++++ TEXTE DE LA PAGE ++++

3. Les aspects de la coexistence pacifique : la détente (1962-1975)

Après la crise de Cuba, les relations américano-soviétiques s'améliorèrent. Dès juin 1963, un « téléphone rouge » fut instauré entre la Maison Blanche et le Kremlin, permettant aux deux Grands de maintenir un lien permanent afin d'éviter le déclenchement d'une guerre nucléaire par « accident ». Les deux Grands signèrent par la suite toute une série d'accords stratégiques et militaires visant à limiter la course aux armements, ainsi que d'autres concernant les domaines politiques et économiques. Cette nouvelle phase des relations internationales qui succède à la guerre froide est appelée « la détente ».

3.1. Les accords de désarmement

Les accords de Moscou (1963)

Les accords de Moscou signés le 5 août 1963 par les ministres des Affaires étrangères de l'Union soviétique, du Royaume-Uni et des États-Unis furent les premiers à proscrire les essais nucléaires (à l'exception cependant des essais souterrains).

Le traité de non-prolifération nucléaire (1968)

Ils furent suivis par un traité de non-prolifération (TNP) des armes nucléaires (1968) qui interdisait aux détenteurs de l'arme nucléaire de fournir à quelqu'État que ce soit des armes de ce type, des composantes ou des matières premières permettant d'en construire, ou d'inciter les États qui n'en n'étaient pas dotés à en fabriquer. Ces derniers s'engageaient, de leur côté, à ne pas chercher à produire ou à acquérir ces armes. Le traité favorisait également le développement du nucléaire civil. Il ne fut signé ni par la France, ni par la Chine, ni par l'Inde.

Les accords SALT I (1972) et SALT II (1979)

++++ DONNÉES BRUTES ++++

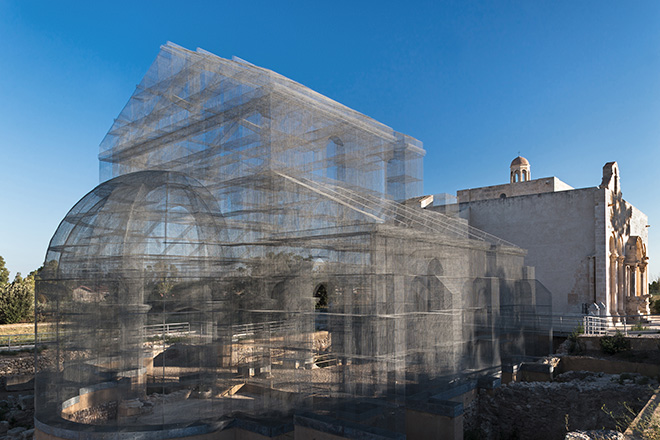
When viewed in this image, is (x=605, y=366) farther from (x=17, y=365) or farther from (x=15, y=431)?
(x=17, y=365)

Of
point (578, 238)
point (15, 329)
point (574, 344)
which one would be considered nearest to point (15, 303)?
point (15, 329)

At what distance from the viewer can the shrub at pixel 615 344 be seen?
645 inches

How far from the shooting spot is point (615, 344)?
54.1 feet

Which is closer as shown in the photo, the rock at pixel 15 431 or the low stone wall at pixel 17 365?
the rock at pixel 15 431

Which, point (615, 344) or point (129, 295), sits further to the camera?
point (615, 344)

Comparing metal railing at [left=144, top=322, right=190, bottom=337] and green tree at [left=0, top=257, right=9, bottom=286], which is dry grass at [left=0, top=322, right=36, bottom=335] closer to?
green tree at [left=0, top=257, right=9, bottom=286]

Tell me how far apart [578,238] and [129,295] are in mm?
20421

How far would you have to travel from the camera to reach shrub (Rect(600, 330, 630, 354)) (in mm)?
16391

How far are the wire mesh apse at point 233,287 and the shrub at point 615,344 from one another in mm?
6420

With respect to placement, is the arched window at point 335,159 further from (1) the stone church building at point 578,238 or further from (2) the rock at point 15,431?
(2) the rock at point 15,431

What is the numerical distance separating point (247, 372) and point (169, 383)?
251 centimetres

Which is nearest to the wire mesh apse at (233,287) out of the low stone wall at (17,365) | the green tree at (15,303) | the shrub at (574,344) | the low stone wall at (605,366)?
the low stone wall at (605,366)

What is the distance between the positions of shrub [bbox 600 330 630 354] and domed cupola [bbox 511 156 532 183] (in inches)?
720

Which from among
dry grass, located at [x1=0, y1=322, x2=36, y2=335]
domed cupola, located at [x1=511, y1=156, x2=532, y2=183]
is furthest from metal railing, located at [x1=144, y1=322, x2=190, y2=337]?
domed cupola, located at [x1=511, y1=156, x2=532, y2=183]
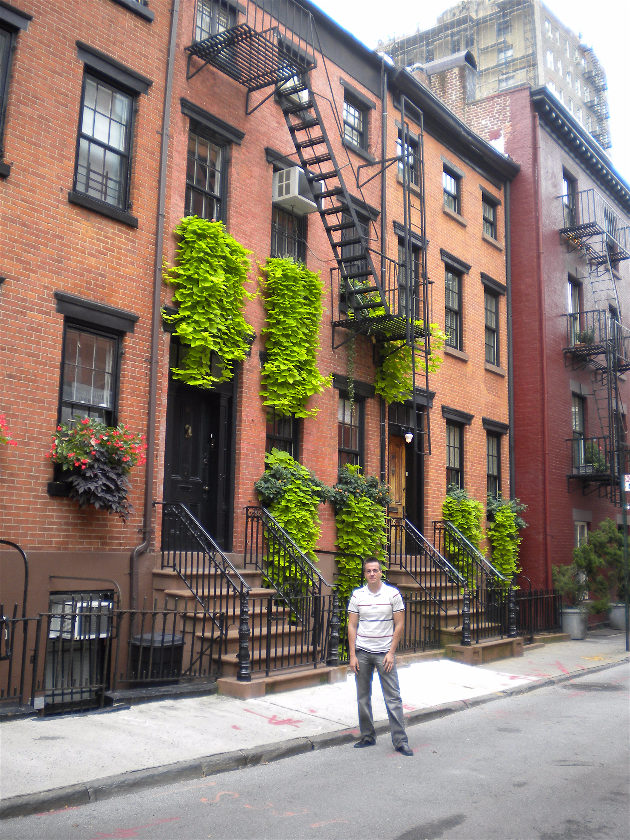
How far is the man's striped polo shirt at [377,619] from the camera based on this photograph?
721 centimetres

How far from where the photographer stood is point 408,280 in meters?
13.9

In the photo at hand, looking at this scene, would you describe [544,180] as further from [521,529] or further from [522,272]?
[521,529]

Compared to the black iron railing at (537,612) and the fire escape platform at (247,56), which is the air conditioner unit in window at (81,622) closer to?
the fire escape platform at (247,56)

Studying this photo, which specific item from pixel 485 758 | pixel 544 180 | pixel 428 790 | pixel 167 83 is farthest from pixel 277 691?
pixel 544 180

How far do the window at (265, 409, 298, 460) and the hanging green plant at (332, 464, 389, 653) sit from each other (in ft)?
3.45

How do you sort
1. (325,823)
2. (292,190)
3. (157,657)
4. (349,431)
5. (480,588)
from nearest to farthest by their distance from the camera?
(325,823), (157,657), (292,190), (349,431), (480,588)

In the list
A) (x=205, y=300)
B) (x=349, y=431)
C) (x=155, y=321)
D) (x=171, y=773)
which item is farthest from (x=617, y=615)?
(x=171, y=773)

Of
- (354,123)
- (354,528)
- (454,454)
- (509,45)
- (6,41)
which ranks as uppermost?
(509,45)

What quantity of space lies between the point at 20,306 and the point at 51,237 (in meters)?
1.04

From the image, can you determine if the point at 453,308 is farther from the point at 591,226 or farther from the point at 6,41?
the point at 6,41

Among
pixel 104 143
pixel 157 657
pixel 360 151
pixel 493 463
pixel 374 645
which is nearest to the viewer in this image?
pixel 374 645

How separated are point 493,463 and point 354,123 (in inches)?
338

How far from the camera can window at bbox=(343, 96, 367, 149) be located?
606 inches

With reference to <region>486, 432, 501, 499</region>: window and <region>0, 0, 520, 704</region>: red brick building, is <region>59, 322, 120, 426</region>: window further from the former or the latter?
<region>486, 432, 501, 499</region>: window
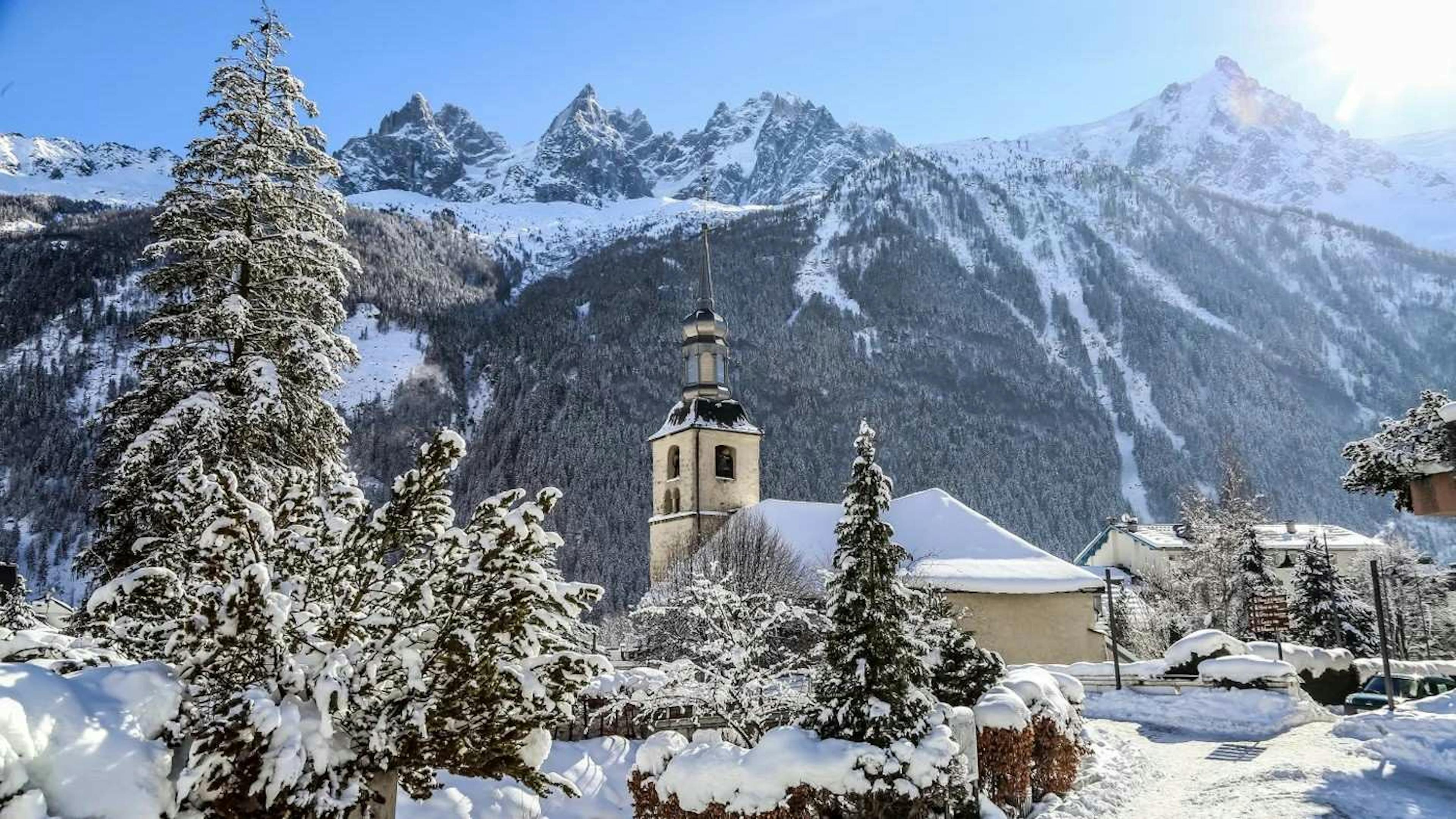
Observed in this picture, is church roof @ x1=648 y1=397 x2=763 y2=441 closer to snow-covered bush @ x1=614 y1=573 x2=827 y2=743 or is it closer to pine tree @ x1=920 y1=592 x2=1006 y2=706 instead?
snow-covered bush @ x1=614 y1=573 x2=827 y2=743

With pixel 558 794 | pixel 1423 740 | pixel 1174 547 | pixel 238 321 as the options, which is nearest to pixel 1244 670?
pixel 1423 740

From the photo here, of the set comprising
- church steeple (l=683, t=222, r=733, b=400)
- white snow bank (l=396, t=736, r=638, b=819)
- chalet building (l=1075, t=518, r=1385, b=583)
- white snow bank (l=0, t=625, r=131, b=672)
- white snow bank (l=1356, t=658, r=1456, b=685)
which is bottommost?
white snow bank (l=396, t=736, r=638, b=819)

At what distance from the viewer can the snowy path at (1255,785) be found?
10844 mm

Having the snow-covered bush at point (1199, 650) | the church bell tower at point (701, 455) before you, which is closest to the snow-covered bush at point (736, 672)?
the snow-covered bush at point (1199, 650)

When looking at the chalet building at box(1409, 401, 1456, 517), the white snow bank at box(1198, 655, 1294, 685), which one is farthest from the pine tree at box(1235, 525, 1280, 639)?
the chalet building at box(1409, 401, 1456, 517)

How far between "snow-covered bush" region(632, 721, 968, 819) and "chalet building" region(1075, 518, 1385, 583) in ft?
194

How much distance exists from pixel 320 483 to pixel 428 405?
127227mm

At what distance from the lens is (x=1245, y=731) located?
20.8 meters

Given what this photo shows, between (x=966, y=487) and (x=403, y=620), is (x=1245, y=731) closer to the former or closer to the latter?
(x=403, y=620)

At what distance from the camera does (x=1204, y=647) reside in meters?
28.1

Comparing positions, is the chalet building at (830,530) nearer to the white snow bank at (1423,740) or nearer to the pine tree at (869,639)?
the white snow bank at (1423,740)

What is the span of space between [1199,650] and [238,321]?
26.7 m

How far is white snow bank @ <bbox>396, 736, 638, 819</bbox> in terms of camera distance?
10625mm

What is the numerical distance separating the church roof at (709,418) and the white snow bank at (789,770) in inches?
1162
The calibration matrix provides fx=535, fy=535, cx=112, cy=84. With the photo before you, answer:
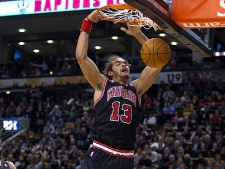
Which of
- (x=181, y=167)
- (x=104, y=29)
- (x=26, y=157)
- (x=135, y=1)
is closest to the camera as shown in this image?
(x=135, y=1)

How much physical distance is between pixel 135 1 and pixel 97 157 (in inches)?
73.3

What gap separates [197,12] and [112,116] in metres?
1.59

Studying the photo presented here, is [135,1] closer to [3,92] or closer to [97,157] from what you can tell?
[97,157]

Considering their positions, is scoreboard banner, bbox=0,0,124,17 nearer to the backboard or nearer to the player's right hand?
the backboard

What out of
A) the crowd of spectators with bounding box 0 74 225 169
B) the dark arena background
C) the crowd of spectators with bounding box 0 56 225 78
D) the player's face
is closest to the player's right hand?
the player's face

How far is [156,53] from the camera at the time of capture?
6.51 meters

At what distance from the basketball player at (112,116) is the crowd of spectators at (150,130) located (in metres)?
8.35

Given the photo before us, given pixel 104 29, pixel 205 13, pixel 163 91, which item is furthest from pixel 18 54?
pixel 205 13

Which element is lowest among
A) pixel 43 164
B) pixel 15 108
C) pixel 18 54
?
pixel 43 164

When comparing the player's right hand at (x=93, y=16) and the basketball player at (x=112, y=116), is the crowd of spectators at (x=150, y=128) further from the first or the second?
the player's right hand at (x=93, y=16)

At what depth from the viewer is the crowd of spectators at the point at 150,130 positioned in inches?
630

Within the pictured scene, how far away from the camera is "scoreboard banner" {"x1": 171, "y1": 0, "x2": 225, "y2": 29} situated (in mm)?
6289

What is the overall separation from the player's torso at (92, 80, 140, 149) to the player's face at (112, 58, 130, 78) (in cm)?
15

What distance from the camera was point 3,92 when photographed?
2836 centimetres
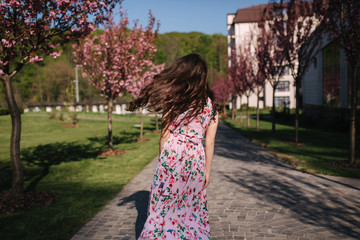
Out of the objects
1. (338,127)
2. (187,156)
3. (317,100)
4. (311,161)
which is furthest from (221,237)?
(317,100)

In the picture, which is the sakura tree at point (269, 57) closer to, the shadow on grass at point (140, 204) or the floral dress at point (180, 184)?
the shadow on grass at point (140, 204)

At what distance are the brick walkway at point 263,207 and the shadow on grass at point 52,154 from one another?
14.0 ft

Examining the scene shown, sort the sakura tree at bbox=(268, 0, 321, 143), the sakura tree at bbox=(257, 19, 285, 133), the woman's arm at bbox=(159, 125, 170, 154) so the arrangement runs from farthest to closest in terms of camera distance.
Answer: the sakura tree at bbox=(257, 19, 285, 133)
the sakura tree at bbox=(268, 0, 321, 143)
the woman's arm at bbox=(159, 125, 170, 154)

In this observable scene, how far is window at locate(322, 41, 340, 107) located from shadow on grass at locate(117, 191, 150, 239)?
21.8 m

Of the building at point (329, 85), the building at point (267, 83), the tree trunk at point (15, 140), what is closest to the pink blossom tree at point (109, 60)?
the tree trunk at point (15, 140)

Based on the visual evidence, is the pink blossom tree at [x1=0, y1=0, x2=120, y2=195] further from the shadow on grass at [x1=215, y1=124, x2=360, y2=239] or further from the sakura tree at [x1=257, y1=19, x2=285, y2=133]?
the sakura tree at [x1=257, y1=19, x2=285, y2=133]

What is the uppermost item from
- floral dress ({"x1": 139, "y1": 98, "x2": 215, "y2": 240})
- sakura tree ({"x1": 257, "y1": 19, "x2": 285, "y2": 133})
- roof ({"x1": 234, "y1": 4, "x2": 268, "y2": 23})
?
roof ({"x1": 234, "y1": 4, "x2": 268, "y2": 23})

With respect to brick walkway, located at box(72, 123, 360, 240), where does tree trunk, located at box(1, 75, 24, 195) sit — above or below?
above

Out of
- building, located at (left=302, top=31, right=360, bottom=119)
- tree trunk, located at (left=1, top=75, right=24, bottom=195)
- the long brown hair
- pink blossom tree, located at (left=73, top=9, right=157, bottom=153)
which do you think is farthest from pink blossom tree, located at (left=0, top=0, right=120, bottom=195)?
building, located at (left=302, top=31, right=360, bottom=119)

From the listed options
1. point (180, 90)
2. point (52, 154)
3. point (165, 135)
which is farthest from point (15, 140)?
point (52, 154)

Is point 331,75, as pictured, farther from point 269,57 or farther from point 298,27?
point 298,27

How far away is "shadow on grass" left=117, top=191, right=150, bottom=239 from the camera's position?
16.1ft

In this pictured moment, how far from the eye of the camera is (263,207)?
5.66 m

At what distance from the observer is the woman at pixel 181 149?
3006 mm
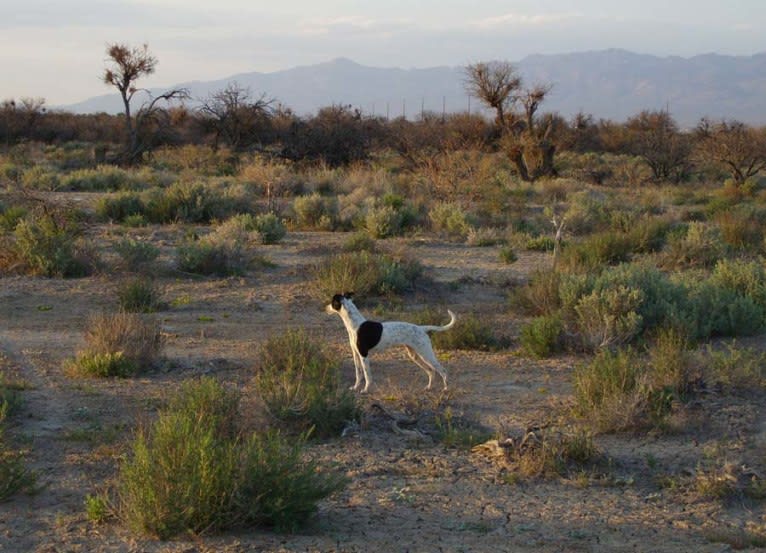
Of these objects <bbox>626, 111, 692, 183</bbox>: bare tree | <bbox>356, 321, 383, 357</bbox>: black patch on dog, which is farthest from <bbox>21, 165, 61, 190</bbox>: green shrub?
<bbox>626, 111, 692, 183</bbox>: bare tree

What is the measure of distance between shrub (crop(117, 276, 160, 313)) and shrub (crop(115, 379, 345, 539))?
6.73 m

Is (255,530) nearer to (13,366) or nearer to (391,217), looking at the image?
(13,366)

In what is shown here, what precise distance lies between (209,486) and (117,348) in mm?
4388

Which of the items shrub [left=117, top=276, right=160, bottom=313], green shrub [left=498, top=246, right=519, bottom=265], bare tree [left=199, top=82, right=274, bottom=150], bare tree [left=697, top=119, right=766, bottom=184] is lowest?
green shrub [left=498, top=246, right=519, bottom=265]

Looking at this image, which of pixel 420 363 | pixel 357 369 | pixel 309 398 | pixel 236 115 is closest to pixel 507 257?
pixel 420 363

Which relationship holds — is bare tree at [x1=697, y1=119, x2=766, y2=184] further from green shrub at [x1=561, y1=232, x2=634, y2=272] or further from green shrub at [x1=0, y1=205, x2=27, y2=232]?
green shrub at [x1=0, y1=205, x2=27, y2=232]

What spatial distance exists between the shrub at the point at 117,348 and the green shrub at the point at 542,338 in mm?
3774

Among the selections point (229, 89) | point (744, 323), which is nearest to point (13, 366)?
point (744, 323)

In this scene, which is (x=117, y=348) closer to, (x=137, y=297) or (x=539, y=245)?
(x=137, y=297)

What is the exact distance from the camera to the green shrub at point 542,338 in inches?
410

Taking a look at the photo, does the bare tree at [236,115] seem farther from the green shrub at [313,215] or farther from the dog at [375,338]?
the dog at [375,338]

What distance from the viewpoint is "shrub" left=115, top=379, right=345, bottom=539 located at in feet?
18.2

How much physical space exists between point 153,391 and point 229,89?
110ft

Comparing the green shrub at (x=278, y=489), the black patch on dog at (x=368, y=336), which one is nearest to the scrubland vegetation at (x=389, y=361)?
the green shrub at (x=278, y=489)
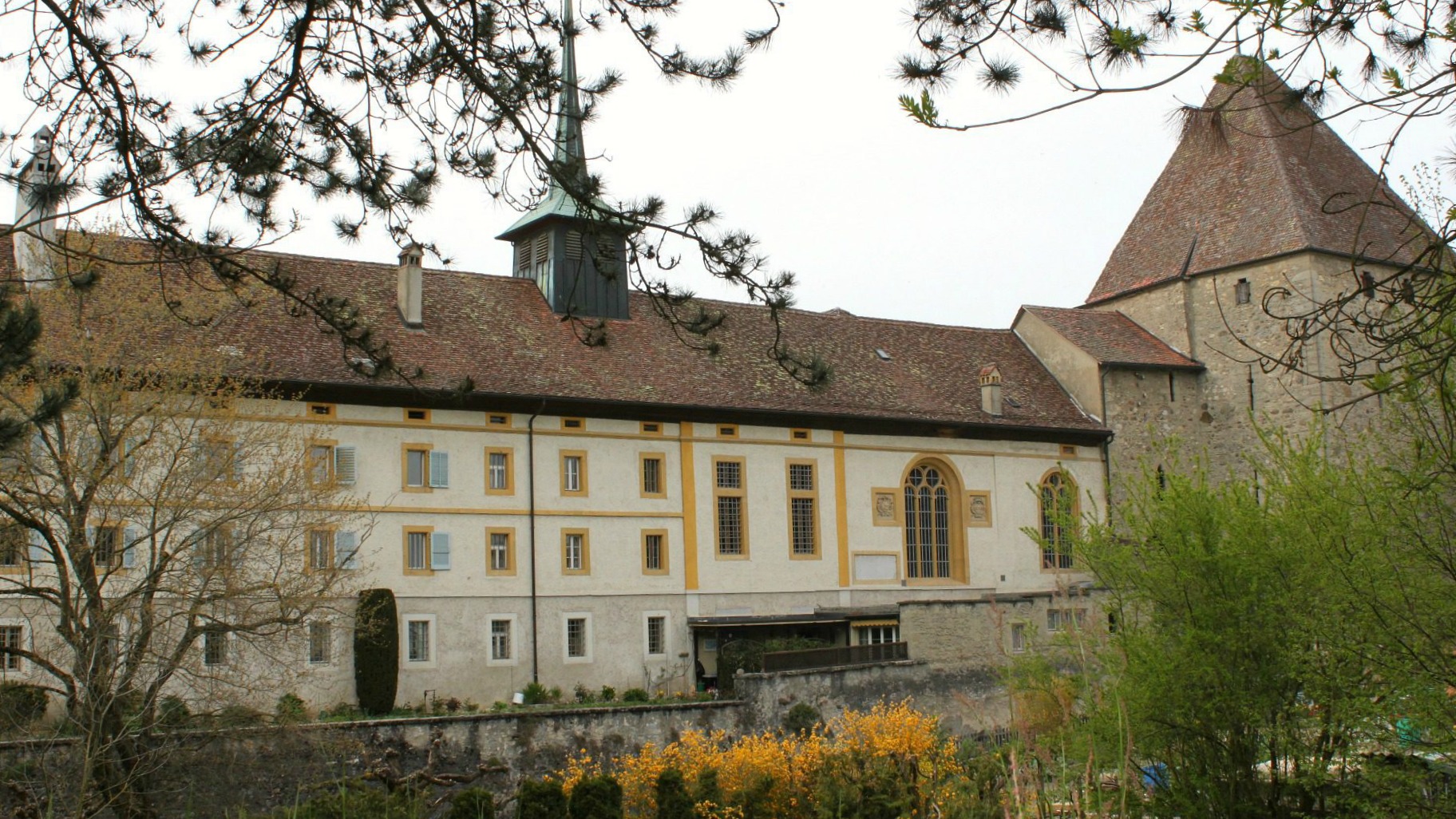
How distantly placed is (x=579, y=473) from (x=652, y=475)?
1.76 metres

++++

__CONSIGNE A__:
Selon le texte sur la détente, quels pays n'ont pas signé le traité de non-prolifération de 1968 ?
__CONSIGNE B__:
Poursuivez le texte sur la détente à partir de sa dernière ligne.
Les entrées n'ont aucun lien avec le texte sur la détente.

__RÉPONSE A__:
La France, la Chine et l'Inde.

__RÉPONSE B__:
Les accords SALT (Strategic Arms Limitations Talks) furent conclus le 26 mai 1972 par Richard Nixon et Leonid Brejnev dans un tout autre contexte. En raison des progrès considérables de la technologie – telle la mise au point des missiles anti-missiles et des missiles à tête multiple (les MIRV, Multiple Independently Targeted Return Vehicle) –, la préoccupation principale des négociateurs fut de limiter l'armement stratégique.

Le fait que l'apparition de nouvelles armes n'entraint pas dans les catégories définies par SALT I conduisit les dirigeants soviétiques et américains à ouvrir de nouvelles négociations en 1973. Elles aboutirent en 1979 à la signature des accords SALT II, que le Sénat américain refusa de ratifier, en raison notamment de l'invasion de l'Afghanistan par les troupes soviétiques.

3.2. Les accords politiques et commerciaux

L'Ostpolitik (1970-1973)

En Europe, la coexistence pacifique se manifesta par la politique d'ouverture à l'Est, l’Ostpolitik, menée par le chancelier allemand Willy Brandt : en 1970, Bonn concluait avec l'URSS, puis avec la Pologne, des traités qui reconnaissaient définitivement la ligne Oder-Neisse comme frontière occidentale de la Pologne. En 1972, le traité fondamental organisait les relations entre la RFA et la RDA : les deux États se reconnaissaient mutuellement et échangeaient des représentations diplomatiques permanentes. L'année suivante, les deux Allemagnes étaient admises simultanément à l'ONU.

Le rapprochement sino-américain (1971-1972)

En Asie, la détente permit le rapprochement entre Pékin et Washington. En 1971, la Chine populaire entra à l'ONU et, l'année suivante, le président américain Richard Nixon se rendit en Chine.

Les accords d'Helsinki (1975)

Mais c'est en 1975, avec les accords d'Helsinki, que la détente atteignit son apogée. Signés à l'issue de la première session de la Conférence pour la Sécurité et la Coopération en Europe (CSCE) par 35 pays dont l'URSS, les États-Unis, le Canada et tous les États européens (à l'exception de l'Albanie), ces accords reconnaissaient l'inviolabilité des frontières des États participants ainsi que leur intégrité territoriale.

Les signataires s'engageaient également à respecter les droits de l'homme et les libertés fondamentales, à développer la coopération, surtout dans les domaines de l'économie, de la science et de la technique, de l'environnement, de l'aide humanitaire, de la culture et de l'éducation.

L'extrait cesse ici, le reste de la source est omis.